Sundance Sets Inaugural Indigenous House With IllumiNative (Exclusive)

The social justice organization will hold events at the film festival Jan. 21 and 22.

By Rebecca Sun

Crystal Echo Hawk
IllumiNative founder Crystal Echo Hawk

Courtesy of IllumiNative

Sundance will continue to see a number of first-time official “houses” dedicated to specific cultural groups during the 2023 festival. IllumiNative, the Indigenous social justice organization founded in 2018, will host the inaugural Indigenous House on Main Street in Park City from Jan. 21 and 22.

“The entertainment industry has always been one of the biggest perpetrators of our erasure, but Native peoples have flipped the script and are breaking barriers and making incredible strides in representation. The Indigenous House is a celebration of the contributions made by Native creatives, artists, filmmakers and the creativity, beauty and strength of Native peoples,” IllumiNative founder and executive director Crystal Echo Hawk said in a statement. “Our hope is to create a space where Native and non-Native peoples can come together in community, learn and get inspired, acknowledge the barriers Native peoples have overcome and still face in the film industry, as well as celebrate the Native films selected for this year and the opportunities in the future to bring more Native stories, talent and voices to audiences.”
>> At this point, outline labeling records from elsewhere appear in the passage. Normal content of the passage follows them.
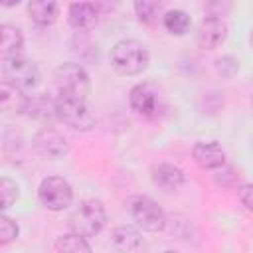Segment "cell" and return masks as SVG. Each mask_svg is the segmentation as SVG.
Returning <instances> with one entry per match:
<instances>
[{"label": "cell", "instance_id": "24", "mask_svg": "<svg viewBox=\"0 0 253 253\" xmlns=\"http://www.w3.org/2000/svg\"><path fill=\"white\" fill-rule=\"evenodd\" d=\"M233 0H204V10L208 18H223L231 12Z\"/></svg>", "mask_w": 253, "mask_h": 253}, {"label": "cell", "instance_id": "20", "mask_svg": "<svg viewBox=\"0 0 253 253\" xmlns=\"http://www.w3.org/2000/svg\"><path fill=\"white\" fill-rule=\"evenodd\" d=\"M162 24H164V28H166L170 34H174V36H184V34L190 30L192 20H190V16H188L184 10H170V12H166V14L162 16Z\"/></svg>", "mask_w": 253, "mask_h": 253}, {"label": "cell", "instance_id": "28", "mask_svg": "<svg viewBox=\"0 0 253 253\" xmlns=\"http://www.w3.org/2000/svg\"><path fill=\"white\" fill-rule=\"evenodd\" d=\"M239 200L249 211H253V184L239 186Z\"/></svg>", "mask_w": 253, "mask_h": 253}, {"label": "cell", "instance_id": "5", "mask_svg": "<svg viewBox=\"0 0 253 253\" xmlns=\"http://www.w3.org/2000/svg\"><path fill=\"white\" fill-rule=\"evenodd\" d=\"M2 75H4V81H8L10 85L18 87L20 91H32L40 85V71L38 67L28 61V59H22V57H8V59H2Z\"/></svg>", "mask_w": 253, "mask_h": 253}, {"label": "cell", "instance_id": "27", "mask_svg": "<svg viewBox=\"0 0 253 253\" xmlns=\"http://www.w3.org/2000/svg\"><path fill=\"white\" fill-rule=\"evenodd\" d=\"M93 6H95V10L99 12V14H111V12H115L117 8H119V4H121V0H89Z\"/></svg>", "mask_w": 253, "mask_h": 253}, {"label": "cell", "instance_id": "31", "mask_svg": "<svg viewBox=\"0 0 253 253\" xmlns=\"http://www.w3.org/2000/svg\"><path fill=\"white\" fill-rule=\"evenodd\" d=\"M251 107H253V97H251Z\"/></svg>", "mask_w": 253, "mask_h": 253}, {"label": "cell", "instance_id": "30", "mask_svg": "<svg viewBox=\"0 0 253 253\" xmlns=\"http://www.w3.org/2000/svg\"><path fill=\"white\" fill-rule=\"evenodd\" d=\"M251 43H253V30H251Z\"/></svg>", "mask_w": 253, "mask_h": 253}, {"label": "cell", "instance_id": "14", "mask_svg": "<svg viewBox=\"0 0 253 253\" xmlns=\"http://www.w3.org/2000/svg\"><path fill=\"white\" fill-rule=\"evenodd\" d=\"M28 16L36 26H51L59 16V6L55 0H30Z\"/></svg>", "mask_w": 253, "mask_h": 253}, {"label": "cell", "instance_id": "12", "mask_svg": "<svg viewBox=\"0 0 253 253\" xmlns=\"http://www.w3.org/2000/svg\"><path fill=\"white\" fill-rule=\"evenodd\" d=\"M152 182L160 190H164V192H176L184 184V172L178 166H174V164L162 162V164L154 166V170H152Z\"/></svg>", "mask_w": 253, "mask_h": 253}, {"label": "cell", "instance_id": "25", "mask_svg": "<svg viewBox=\"0 0 253 253\" xmlns=\"http://www.w3.org/2000/svg\"><path fill=\"white\" fill-rule=\"evenodd\" d=\"M213 67H215V73L217 75H221V77H233L235 73H237V69H239V63H237V59L235 57H231V55H221V57H217L215 59V63H213Z\"/></svg>", "mask_w": 253, "mask_h": 253}, {"label": "cell", "instance_id": "17", "mask_svg": "<svg viewBox=\"0 0 253 253\" xmlns=\"http://www.w3.org/2000/svg\"><path fill=\"white\" fill-rule=\"evenodd\" d=\"M55 105H57V101L47 95H32V97H28L26 115H30L36 121H47V119L55 117Z\"/></svg>", "mask_w": 253, "mask_h": 253}, {"label": "cell", "instance_id": "16", "mask_svg": "<svg viewBox=\"0 0 253 253\" xmlns=\"http://www.w3.org/2000/svg\"><path fill=\"white\" fill-rule=\"evenodd\" d=\"M0 36H2V43H0V51H2V59L8 57H16L24 45V36L16 26L10 24H2L0 28Z\"/></svg>", "mask_w": 253, "mask_h": 253}, {"label": "cell", "instance_id": "3", "mask_svg": "<svg viewBox=\"0 0 253 253\" xmlns=\"http://www.w3.org/2000/svg\"><path fill=\"white\" fill-rule=\"evenodd\" d=\"M107 221L105 206L99 200H83L69 215V229L83 237H95Z\"/></svg>", "mask_w": 253, "mask_h": 253}, {"label": "cell", "instance_id": "13", "mask_svg": "<svg viewBox=\"0 0 253 253\" xmlns=\"http://www.w3.org/2000/svg\"><path fill=\"white\" fill-rule=\"evenodd\" d=\"M67 20L75 30H91V28H95V24L99 20V12L95 10V6L89 0L87 2H73L69 6Z\"/></svg>", "mask_w": 253, "mask_h": 253}, {"label": "cell", "instance_id": "6", "mask_svg": "<svg viewBox=\"0 0 253 253\" xmlns=\"http://www.w3.org/2000/svg\"><path fill=\"white\" fill-rule=\"evenodd\" d=\"M38 198H40L43 208H47L51 211H61L67 206H71L73 190H71V186L65 178L47 176V178L42 180V184L38 188Z\"/></svg>", "mask_w": 253, "mask_h": 253}, {"label": "cell", "instance_id": "18", "mask_svg": "<svg viewBox=\"0 0 253 253\" xmlns=\"http://www.w3.org/2000/svg\"><path fill=\"white\" fill-rule=\"evenodd\" d=\"M111 243L119 251H134L140 247V233L132 225H119L111 233Z\"/></svg>", "mask_w": 253, "mask_h": 253}, {"label": "cell", "instance_id": "7", "mask_svg": "<svg viewBox=\"0 0 253 253\" xmlns=\"http://www.w3.org/2000/svg\"><path fill=\"white\" fill-rule=\"evenodd\" d=\"M55 117L73 130H91L95 126V115L85 101L79 99H55Z\"/></svg>", "mask_w": 253, "mask_h": 253}, {"label": "cell", "instance_id": "11", "mask_svg": "<svg viewBox=\"0 0 253 253\" xmlns=\"http://www.w3.org/2000/svg\"><path fill=\"white\" fill-rule=\"evenodd\" d=\"M192 156L204 170H217L225 164V152L217 142H196L192 148Z\"/></svg>", "mask_w": 253, "mask_h": 253}, {"label": "cell", "instance_id": "10", "mask_svg": "<svg viewBox=\"0 0 253 253\" xmlns=\"http://www.w3.org/2000/svg\"><path fill=\"white\" fill-rule=\"evenodd\" d=\"M227 36V26L221 18H204L198 32H196V42L202 49H215L223 43Z\"/></svg>", "mask_w": 253, "mask_h": 253}, {"label": "cell", "instance_id": "1", "mask_svg": "<svg viewBox=\"0 0 253 253\" xmlns=\"http://www.w3.org/2000/svg\"><path fill=\"white\" fill-rule=\"evenodd\" d=\"M148 49L136 40H121L111 49V63L121 75H138L148 65Z\"/></svg>", "mask_w": 253, "mask_h": 253}, {"label": "cell", "instance_id": "23", "mask_svg": "<svg viewBox=\"0 0 253 253\" xmlns=\"http://www.w3.org/2000/svg\"><path fill=\"white\" fill-rule=\"evenodd\" d=\"M18 200V184L14 182V180H10V178H2L0 180V208L2 210H6V208H10L14 202Z\"/></svg>", "mask_w": 253, "mask_h": 253}, {"label": "cell", "instance_id": "4", "mask_svg": "<svg viewBox=\"0 0 253 253\" xmlns=\"http://www.w3.org/2000/svg\"><path fill=\"white\" fill-rule=\"evenodd\" d=\"M126 211L130 213L132 221L150 233L162 231L166 225V215L162 211V208L148 196H130L126 200Z\"/></svg>", "mask_w": 253, "mask_h": 253}, {"label": "cell", "instance_id": "22", "mask_svg": "<svg viewBox=\"0 0 253 253\" xmlns=\"http://www.w3.org/2000/svg\"><path fill=\"white\" fill-rule=\"evenodd\" d=\"M215 182L221 186V188H237L241 186V174L233 168V166H227L223 164L221 168H217V174H215Z\"/></svg>", "mask_w": 253, "mask_h": 253}, {"label": "cell", "instance_id": "21", "mask_svg": "<svg viewBox=\"0 0 253 253\" xmlns=\"http://www.w3.org/2000/svg\"><path fill=\"white\" fill-rule=\"evenodd\" d=\"M87 237L79 235V233H69V235H61L55 241V251H63V253H89L91 245L85 241Z\"/></svg>", "mask_w": 253, "mask_h": 253}, {"label": "cell", "instance_id": "2", "mask_svg": "<svg viewBox=\"0 0 253 253\" xmlns=\"http://www.w3.org/2000/svg\"><path fill=\"white\" fill-rule=\"evenodd\" d=\"M57 99L85 101L89 95V75L79 63H63L53 73Z\"/></svg>", "mask_w": 253, "mask_h": 253}, {"label": "cell", "instance_id": "19", "mask_svg": "<svg viewBox=\"0 0 253 253\" xmlns=\"http://www.w3.org/2000/svg\"><path fill=\"white\" fill-rule=\"evenodd\" d=\"M134 14L142 24L152 26L158 22V18L164 16L162 0H134Z\"/></svg>", "mask_w": 253, "mask_h": 253}, {"label": "cell", "instance_id": "9", "mask_svg": "<svg viewBox=\"0 0 253 253\" xmlns=\"http://www.w3.org/2000/svg\"><path fill=\"white\" fill-rule=\"evenodd\" d=\"M34 148H36L38 154L55 160V158H61L67 152V140L59 130H55L51 126H43L34 136Z\"/></svg>", "mask_w": 253, "mask_h": 253}, {"label": "cell", "instance_id": "29", "mask_svg": "<svg viewBox=\"0 0 253 253\" xmlns=\"http://www.w3.org/2000/svg\"><path fill=\"white\" fill-rule=\"evenodd\" d=\"M22 0H2V4L6 6V8H12V6H16V4H20Z\"/></svg>", "mask_w": 253, "mask_h": 253}, {"label": "cell", "instance_id": "15", "mask_svg": "<svg viewBox=\"0 0 253 253\" xmlns=\"http://www.w3.org/2000/svg\"><path fill=\"white\" fill-rule=\"evenodd\" d=\"M28 97L30 95H24V91H20L18 87L10 85L8 81H2L0 85V103H2V109L6 113H26V107H28Z\"/></svg>", "mask_w": 253, "mask_h": 253}, {"label": "cell", "instance_id": "8", "mask_svg": "<svg viewBox=\"0 0 253 253\" xmlns=\"http://www.w3.org/2000/svg\"><path fill=\"white\" fill-rule=\"evenodd\" d=\"M128 103L134 113H138L146 119H154L160 113L162 97H160V91L152 83H138L130 89Z\"/></svg>", "mask_w": 253, "mask_h": 253}, {"label": "cell", "instance_id": "26", "mask_svg": "<svg viewBox=\"0 0 253 253\" xmlns=\"http://www.w3.org/2000/svg\"><path fill=\"white\" fill-rule=\"evenodd\" d=\"M18 237V225L6 215H0V245H6Z\"/></svg>", "mask_w": 253, "mask_h": 253}]
</instances>
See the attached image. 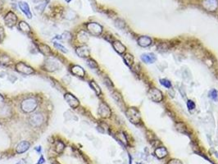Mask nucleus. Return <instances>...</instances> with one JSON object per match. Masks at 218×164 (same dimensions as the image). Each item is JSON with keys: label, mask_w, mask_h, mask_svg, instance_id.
<instances>
[{"label": "nucleus", "mask_w": 218, "mask_h": 164, "mask_svg": "<svg viewBox=\"0 0 218 164\" xmlns=\"http://www.w3.org/2000/svg\"><path fill=\"white\" fill-rule=\"evenodd\" d=\"M37 106H38V102L33 98H26L21 103V108L26 113H30L34 112L36 109Z\"/></svg>", "instance_id": "f257e3e1"}, {"label": "nucleus", "mask_w": 218, "mask_h": 164, "mask_svg": "<svg viewBox=\"0 0 218 164\" xmlns=\"http://www.w3.org/2000/svg\"><path fill=\"white\" fill-rule=\"evenodd\" d=\"M125 113H126V117L131 123L138 124L140 122V113L136 108H128Z\"/></svg>", "instance_id": "f03ea898"}, {"label": "nucleus", "mask_w": 218, "mask_h": 164, "mask_svg": "<svg viewBox=\"0 0 218 164\" xmlns=\"http://www.w3.org/2000/svg\"><path fill=\"white\" fill-rule=\"evenodd\" d=\"M86 27H87V30H89V32L91 34L95 35V36L99 35L102 33V31H103V27L101 26L99 24H98V23H95V22L88 23V24L86 25Z\"/></svg>", "instance_id": "7ed1b4c3"}, {"label": "nucleus", "mask_w": 218, "mask_h": 164, "mask_svg": "<svg viewBox=\"0 0 218 164\" xmlns=\"http://www.w3.org/2000/svg\"><path fill=\"white\" fill-rule=\"evenodd\" d=\"M148 95H149L151 100L156 102V103L161 102L162 100V98H163L162 92L159 90H157V88L150 89L149 92H148Z\"/></svg>", "instance_id": "20e7f679"}, {"label": "nucleus", "mask_w": 218, "mask_h": 164, "mask_svg": "<svg viewBox=\"0 0 218 164\" xmlns=\"http://www.w3.org/2000/svg\"><path fill=\"white\" fill-rule=\"evenodd\" d=\"M203 7L208 12H216L218 9V1L217 0H204L203 3Z\"/></svg>", "instance_id": "39448f33"}, {"label": "nucleus", "mask_w": 218, "mask_h": 164, "mask_svg": "<svg viewBox=\"0 0 218 164\" xmlns=\"http://www.w3.org/2000/svg\"><path fill=\"white\" fill-rule=\"evenodd\" d=\"M59 67V62L54 58L47 59L46 62H44V70L48 71H54Z\"/></svg>", "instance_id": "423d86ee"}, {"label": "nucleus", "mask_w": 218, "mask_h": 164, "mask_svg": "<svg viewBox=\"0 0 218 164\" xmlns=\"http://www.w3.org/2000/svg\"><path fill=\"white\" fill-rule=\"evenodd\" d=\"M16 69L18 72L25 74V75H30V74L34 73V69L24 62H18L16 65Z\"/></svg>", "instance_id": "0eeeda50"}, {"label": "nucleus", "mask_w": 218, "mask_h": 164, "mask_svg": "<svg viewBox=\"0 0 218 164\" xmlns=\"http://www.w3.org/2000/svg\"><path fill=\"white\" fill-rule=\"evenodd\" d=\"M30 122L34 127L39 126L44 122V116L41 113H34L30 118Z\"/></svg>", "instance_id": "6e6552de"}, {"label": "nucleus", "mask_w": 218, "mask_h": 164, "mask_svg": "<svg viewBox=\"0 0 218 164\" xmlns=\"http://www.w3.org/2000/svg\"><path fill=\"white\" fill-rule=\"evenodd\" d=\"M64 98L66 101V103H68L70 107H71L72 108H76L80 104V102L77 98L71 94V93H66L64 94Z\"/></svg>", "instance_id": "1a4fd4ad"}, {"label": "nucleus", "mask_w": 218, "mask_h": 164, "mask_svg": "<svg viewBox=\"0 0 218 164\" xmlns=\"http://www.w3.org/2000/svg\"><path fill=\"white\" fill-rule=\"evenodd\" d=\"M5 24L7 25L8 27H13L15 25L17 24V16L14 14V12H9L6 15V17L4 18Z\"/></svg>", "instance_id": "9d476101"}, {"label": "nucleus", "mask_w": 218, "mask_h": 164, "mask_svg": "<svg viewBox=\"0 0 218 164\" xmlns=\"http://www.w3.org/2000/svg\"><path fill=\"white\" fill-rule=\"evenodd\" d=\"M111 113H112V112H111L109 107L106 103H101L99 105V108H98V114L100 115V117L103 118H108L111 116Z\"/></svg>", "instance_id": "9b49d317"}, {"label": "nucleus", "mask_w": 218, "mask_h": 164, "mask_svg": "<svg viewBox=\"0 0 218 164\" xmlns=\"http://www.w3.org/2000/svg\"><path fill=\"white\" fill-rule=\"evenodd\" d=\"M18 5H19L20 9L22 10V12H23L28 18H31L32 13L31 12H30V7L28 3L25 2H19Z\"/></svg>", "instance_id": "f8f14e48"}, {"label": "nucleus", "mask_w": 218, "mask_h": 164, "mask_svg": "<svg viewBox=\"0 0 218 164\" xmlns=\"http://www.w3.org/2000/svg\"><path fill=\"white\" fill-rule=\"evenodd\" d=\"M30 148V143L27 141H22L21 143H19V145L17 146L16 151L17 154H23L26 151L29 150Z\"/></svg>", "instance_id": "ddd939ff"}, {"label": "nucleus", "mask_w": 218, "mask_h": 164, "mask_svg": "<svg viewBox=\"0 0 218 164\" xmlns=\"http://www.w3.org/2000/svg\"><path fill=\"white\" fill-rule=\"evenodd\" d=\"M141 59L145 63H153L157 60V58L153 54H144L141 56Z\"/></svg>", "instance_id": "4468645a"}, {"label": "nucleus", "mask_w": 218, "mask_h": 164, "mask_svg": "<svg viewBox=\"0 0 218 164\" xmlns=\"http://www.w3.org/2000/svg\"><path fill=\"white\" fill-rule=\"evenodd\" d=\"M71 71L73 75L76 76H80V77H83V76H85V70L81 66H77V65H75V66H72L71 69Z\"/></svg>", "instance_id": "2eb2a0df"}, {"label": "nucleus", "mask_w": 218, "mask_h": 164, "mask_svg": "<svg viewBox=\"0 0 218 164\" xmlns=\"http://www.w3.org/2000/svg\"><path fill=\"white\" fill-rule=\"evenodd\" d=\"M76 54H78L79 57L85 58H88L89 56V50L88 49V48L85 46L79 47L76 49Z\"/></svg>", "instance_id": "dca6fc26"}, {"label": "nucleus", "mask_w": 218, "mask_h": 164, "mask_svg": "<svg viewBox=\"0 0 218 164\" xmlns=\"http://www.w3.org/2000/svg\"><path fill=\"white\" fill-rule=\"evenodd\" d=\"M138 44L141 47H148L152 44V39L148 36H140L138 39Z\"/></svg>", "instance_id": "f3484780"}, {"label": "nucleus", "mask_w": 218, "mask_h": 164, "mask_svg": "<svg viewBox=\"0 0 218 164\" xmlns=\"http://www.w3.org/2000/svg\"><path fill=\"white\" fill-rule=\"evenodd\" d=\"M113 48H114V49H115L116 51L117 52L118 54H121L125 51V47L124 46L120 41H117V40L114 41L113 43Z\"/></svg>", "instance_id": "a211bd4d"}, {"label": "nucleus", "mask_w": 218, "mask_h": 164, "mask_svg": "<svg viewBox=\"0 0 218 164\" xmlns=\"http://www.w3.org/2000/svg\"><path fill=\"white\" fill-rule=\"evenodd\" d=\"M88 34H86V32L84 31V30H81V31L78 33V34H77V40H78L80 43H81V44L86 43V42L88 41Z\"/></svg>", "instance_id": "6ab92c4d"}, {"label": "nucleus", "mask_w": 218, "mask_h": 164, "mask_svg": "<svg viewBox=\"0 0 218 164\" xmlns=\"http://www.w3.org/2000/svg\"><path fill=\"white\" fill-rule=\"evenodd\" d=\"M155 155L157 156L158 158H163L167 155V150L163 147L157 148V150H155Z\"/></svg>", "instance_id": "aec40b11"}, {"label": "nucleus", "mask_w": 218, "mask_h": 164, "mask_svg": "<svg viewBox=\"0 0 218 164\" xmlns=\"http://www.w3.org/2000/svg\"><path fill=\"white\" fill-rule=\"evenodd\" d=\"M39 51L41 52L43 54H44L45 56H49V55L52 54L51 49H50V48H49L48 45H46V44H39Z\"/></svg>", "instance_id": "412c9836"}, {"label": "nucleus", "mask_w": 218, "mask_h": 164, "mask_svg": "<svg viewBox=\"0 0 218 164\" xmlns=\"http://www.w3.org/2000/svg\"><path fill=\"white\" fill-rule=\"evenodd\" d=\"M18 28H19L22 31L26 32V33H29V32L30 31V26L27 24L26 22H19V24H18Z\"/></svg>", "instance_id": "4be33fe9"}, {"label": "nucleus", "mask_w": 218, "mask_h": 164, "mask_svg": "<svg viewBox=\"0 0 218 164\" xmlns=\"http://www.w3.org/2000/svg\"><path fill=\"white\" fill-rule=\"evenodd\" d=\"M123 58H124V61L126 63V65H128L129 66H130L134 63V57L130 54H126L123 56Z\"/></svg>", "instance_id": "5701e85b"}, {"label": "nucleus", "mask_w": 218, "mask_h": 164, "mask_svg": "<svg viewBox=\"0 0 218 164\" xmlns=\"http://www.w3.org/2000/svg\"><path fill=\"white\" fill-rule=\"evenodd\" d=\"M89 86H90V87L92 89H93V90H94V92L96 93V94H98V95H99L101 94V90L100 88H99V86L97 85V84L94 82V81H90V83H89Z\"/></svg>", "instance_id": "b1692460"}, {"label": "nucleus", "mask_w": 218, "mask_h": 164, "mask_svg": "<svg viewBox=\"0 0 218 164\" xmlns=\"http://www.w3.org/2000/svg\"><path fill=\"white\" fill-rule=\"evenodd\" d=\"M0 62L3 65H8L11 63V58L7 55H3L0 58Z\"/></svg>", "instance_id": "393cba45"}, {"label": "nucleus", "mask_w": 218, "mask_h": 164, "mask_svg": "<svg viewBox=\"0 0 218 164\" xmlns=\"http://www.w3.org/2000/svg\"><path fill=\"white\" fill-rule=\"evenodd\" d=\"M209 97L212 99H216L218 98V92L215 90V89H212L211 90L209 91L208 94Z\"/></svg>", "instance_id": "a878e982"}, {"label": "nucleus", "mask_w": 218, "mask_h": 164, "mask_svg": "<svg viewBox=\"0 0 218 164\" xmlns=\"http://www.w3.org/2000/svg\"><path fill=\"white\" fill-rule=\"evenodd\" d=\"M64 148H65V145H64L63 143L61 142V141H58V142L57 143V145H56L57 152L61 153L62 151H63Z\"/></svg>", "instance_id": "bb28decb"}, {"label": "nucleus", "mask_w": 218, "mask_h": 164, "mask_svg": "<svg viewBox=\"0 0 218 164\" xmlns=\"http://www.w3.org/2000/svg\"><path fill=\"white\" fill-rule=\"evenodd\" d=\"M160 83L162 84L163 86H165V87H167V88H171L172 87V83L168 80H166V79H161L160 80Z\"/></svg>", "instance_id": "cd10ccee"}, {"label": "nucleus", "mask_w": 218, "mask_h": 164, "mask_svg": "<svg viewBox=\"0 0 218 164\" xmlns=\"http://www.w3.org/2000/svg\"><path fill=\"white\" fill-rule=\"evenodd\" d=\"M87 64L91 68H97L98 67V64H97L95 61H93V59H89L88 61H87Z\"/></svg>", "instance_id": "c85d7f7f"}, {"label": "nucleus", "mask_w": 218, "mask_h": 164, "mask_svg": "<svg viewBox=\"0 0 218 164\" xmlns=\"http://www.w3.org/2000/svg\"><path fill=\"white\" fill-rule=\"evenodd\" d=\"M54 46L56 47L57 49H59L60 51L62 52V53H67V50H66V48H65L63 45L58 44V43H54Z\"/></svg>", "instance_id": "c756f323"}, {"label": "nucleus", "mask_w": 218, "mask_h": 164, "mask_svg": "<svg viewBox=\"0 0 218 164\" xmlns=\"http://www.w3.org/2000/svg\"><path fill=\"white\" fill-rule=\"evenodd\" d=\"M61 39H65L66 41H69L71 39V35L69 32H65L62 35H61Z\"/></svg>", "instance_id": "7c9ffc66"}, {"label": "nucleus", "mask_w": 218, "mask_h": 164, "mask_svg": "<svg viewBox=\"0 0 218 164\" xmlns=\"http://www.w3.org/2000/svg\"><path fill=\"white\" fill-rule=\"evenodd\" d=\"M187 107H188L189 110H194V108H195V103L192 100H188V102H187Z\"/></svg>", "instance_id": "2f4dec72"}, {"label": "nucleus", "mask_w": 218, "mask_h": 164, "mask_svg": "<svg viewBox=\"0 0 218 164\" xmlns=\"http://www.w3.org/2000/svg\"><path fill=\"white\" fill-rule=\"evenodd\" d=\"M5 37V33H4V30L2 28V26H0V43L3 40Z\"/></svg>", "instance_id": "473e14b6"}, {"label": "nucleus", "mask_w": 218, "mask_h": 164, "mask_svg": "<svg viewBox=\"0 0 218 164\" xmlns=\"http://www.w3.org/2000/svg\"><path fill=\"white\" fill-rule=\"evenodd\" d=\"M167 164H182V162L178 159H172L170 160Z\"/></svg>", "instance_id": "72a5a7b5"}, {"label": "nucleus", "mask_w": 218, "mask_h": 164, "mask_svg": "<svg viewBox=\"0 0 218 164\" xmlns=\"http://www.w3.org/2000/svg\"><path fill=\"white\" fill-rule=\"evenodd\" d=\"M44 161H45V160H44V158L41 157V158H40V159L39 160V162H37V164H42V163H44Z\"/></svg>", "instance_id": "f704fd0d"}, {"label": "nucleus", "mask_w": 218, "mask_h": 164, "mask_svg": "<svg viewBox=\"0 0 218 164\" xmlns=\"http://www.w3.org/2000/svg\"><path fill=\"white\" fill-rule=\"evenodd\" d=\"M3 101H4V98H3V97L0 94V103H2Z\"/></svg>", "instance_id": "c9c22d12"}, {"label": "nucleus", "mask_w": 218, "mask_h": 164, "mask_svg": "<svg viewBox=\"0 0 218 164\" xmlns=\"http://www.w3.org/2000/svg\"><path fill=\"white\" fill-rule=\"evenodd\" d=\"M12 1H14V2L15 1H17V2H18V1H20V0H12Z\"/></svg>", "instance_id": "e433bc0d"}, {"label": "nucleus", "mask_w": 218, "mask_h": 164, "mask_svg": "<svg viewBox=\"0 0 218 164\" xmlns=\"http://www.w3.org/2000/svg\"><path fill=\"white\" fill-rule=\"evenodd\" d=\"M66 2H70V1H71V0H66Z\"/></svg>", "instance_id": "4c0bfd02"}, {"label": "nucleus", "mask_w": 218, "mask_h": 164, "mask_svg": "<svg viewBox=\"0 0 218 164\" xmlns=\"http://www.w3.org/2000/svg\"><path fill=\"white\" fill-rule=\"evenodd\" d=\"M216 156H217V158H218V153H217V154H216Z\"/></svg>", "instance_id": "58836bf2"}]
</instances>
The two-day schedule of events will include dinners and panel discussions that integrate film with music, fashion and food. Themes discussed will focus on Native impact on pop culture and society, including: Indigenous women and women of color in entertainment; the growing role of tribes as well as Native talent and companies in the film industry; the importance and impact of visibility and representation; and the contribution of Native creatives, activists and other leaders in the entertainment industry.

At Indigenous House, IllumiNative is also expected to unveil its new research on the impact of Native films and television shows on audiences, as well as offer opportunities to partner with and invest in Indigenous creatives and Indian Country. The house is made possible with support from Open Society Foundations, the Pechanga Band of Indians, Pop Culture Collaborative, Decolonizing Wealth Project, The Christensen Fund, Culture Change Fund, MacArthur Foundation and Nielsen.